→ **Texte du document**:
■ ■ ■ ■
Timotius Apriyanto, Indonésie

Publié le 10.12.2005

L’aide internationale a traité les survivants en victimes. Au risque de détruire le tissu social au lieu de le renforcer.

Un an après le tsunami
L’impact de l’aide international à Aceh

Paris, 10 décembre 2005

Un an après le passage du tsunami qui a ravagé la province d’Aceh, où en est-on du processus de réhabilitation mis en place au lendemain de cette catastrophe ?
Pour que le processus de réhabilitation soit vraiment effectif, il faudrait que les différents acteurs de cette réhabilitation, les Ong, locales ou internationales, les agences gouvernementales et même l’Onu changent de paradigme et considèrent ceux qui ont survécu à ce terrible événement non pas comme des victimes, mais comme des survivants.
Les victimes sont ceux qui ont disparu, pas ceux qui restent. La nuance est très importante. Car si nous les considérons en effet comme des « victimes », ce terme introduit une notion de passivité, de faiblesse, d’incapacité des personnes concernées à se sortir d’une situation particulière. Et dans ce cas, le plus souvent, on se contente de faire ce qui s’apparente un peu à de la « livraison rapide à domicile ». On distribue de la nourriture, des couverture, voire de l’argent, et on essaye de permettre aux populations touchées de retrouver le confort qui était le leur avant la catastrophe.
C’est une approche que je qualifierais de caritative et matérielle dont les conséquences peuvent être désastreuses. Elle entraîne tout d’abord une certaine dépendance, mais, surtout, elle peut détruire ce que j’appellerai le capital social de ces communautés. C’est-à-dire leur culture et leurs traditions, l’esprit de solidarité qui régnait à l’intérieur de ces groupes et, pour finir, leur dignité. C’est la préservation de ce capital social qui devrait être placé au cœur de tout processus de réhabilitation.

En se focalisant sur le matériel, les différentes Ong et autres associations auraient-elles oubliées de s’occuper de l’individu ?

Il faudrait peut-être se pencher sur la question de la véritable signification de ce que l’on appelle développement. Qu’est-ce que cela veut dire pour nous, mais aussi, et surtout, pour les gens? Est-ce que le développement se résume à la construction de routes et de maisons ou bien est-ce que cela veut dire aider les populations à retrouver leur dignité et promouvoir leurs capacités à se prendre en charge par elles-mêmes ? Même les Ong ne sont toujours pas d’accord là-dessus.
Pourtant, une chose est sûre, c’est l’être humain et non le matériel qui doit être au centre de ce processus. Mais dans un monde où tout est aujourd’hui mesuré, quantifié, évalué en termes de rentabilité, les Ong elles-mêmes se retrouvent prises au piège.

Quitte à se comporter parfois comme de nouveaux colonisateurs ?
Lorsque nous avons commémoré en avril dernier le cinquantième anniversaire de la Conférence Afrique-Asie de Bandung qui a donné naissance au Mouvement des non alignés, les différentes Ong présentes sont tombées d’accord un point : la colonisation a changé de visage. Nous ne sommes plus aujourd’hui dans un système de colonisation politique ou territoriale, mais plutôt dans un impérialisme de type économique et culturel auquel participent parfois sans le vouloir les Ong.
■ ■ ■ ■
→ **Données affichées**:
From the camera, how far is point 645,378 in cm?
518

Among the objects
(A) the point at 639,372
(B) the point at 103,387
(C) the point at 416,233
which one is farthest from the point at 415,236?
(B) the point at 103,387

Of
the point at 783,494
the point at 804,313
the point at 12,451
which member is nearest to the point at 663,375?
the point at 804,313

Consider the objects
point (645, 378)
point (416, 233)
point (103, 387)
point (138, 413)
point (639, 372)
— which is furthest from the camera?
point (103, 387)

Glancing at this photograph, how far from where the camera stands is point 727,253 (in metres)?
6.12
■ ■ ■ ■
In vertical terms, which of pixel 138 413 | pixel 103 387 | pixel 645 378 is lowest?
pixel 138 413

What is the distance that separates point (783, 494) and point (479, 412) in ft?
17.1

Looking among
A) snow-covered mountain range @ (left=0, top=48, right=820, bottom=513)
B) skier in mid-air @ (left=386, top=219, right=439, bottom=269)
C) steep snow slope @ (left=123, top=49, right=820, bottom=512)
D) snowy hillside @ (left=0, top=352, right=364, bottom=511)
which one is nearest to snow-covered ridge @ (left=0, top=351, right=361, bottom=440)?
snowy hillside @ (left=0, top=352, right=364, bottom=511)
■ ■ ■ ■
→ **Actions requises**:
[1] D'après le texte sur l'aide à Aceh, qui sont les victimes ?
[2] Recopiez fidèlement, dans le texte sur l'aide à Aceh, tout ce qui va de « En se focalisant » jusqu'à « pas d’accord là-dessus. ».
Les entrées n'ont aucun rôle à jouer ici.

→ **Ensemble des réponses**:
[1] Ceux qui ont disparu, pas ceux qui restent.

[2]
En se focalisant sur le matériel, les différentes Ong et autres associations auraient-elles oubliées de s’occuper de l’individu ?

Il faudrait peut-être se pencher sur la question de la véritable signification de ce que l’on appelle développement. Qu’est-ce que cela veut dire pour nous, mais aussi, et surtout, pour les gens? Est-ce que le développement se résume à la construction de routes et de maisons ou bien est-ce que cela veut dire aider les populations à retrouver leur dignité et promouvoir leurs capacités à se prendre en charge par elles-mêmes ? Même les Ong ne sont toujours pas d’accord là-dessus.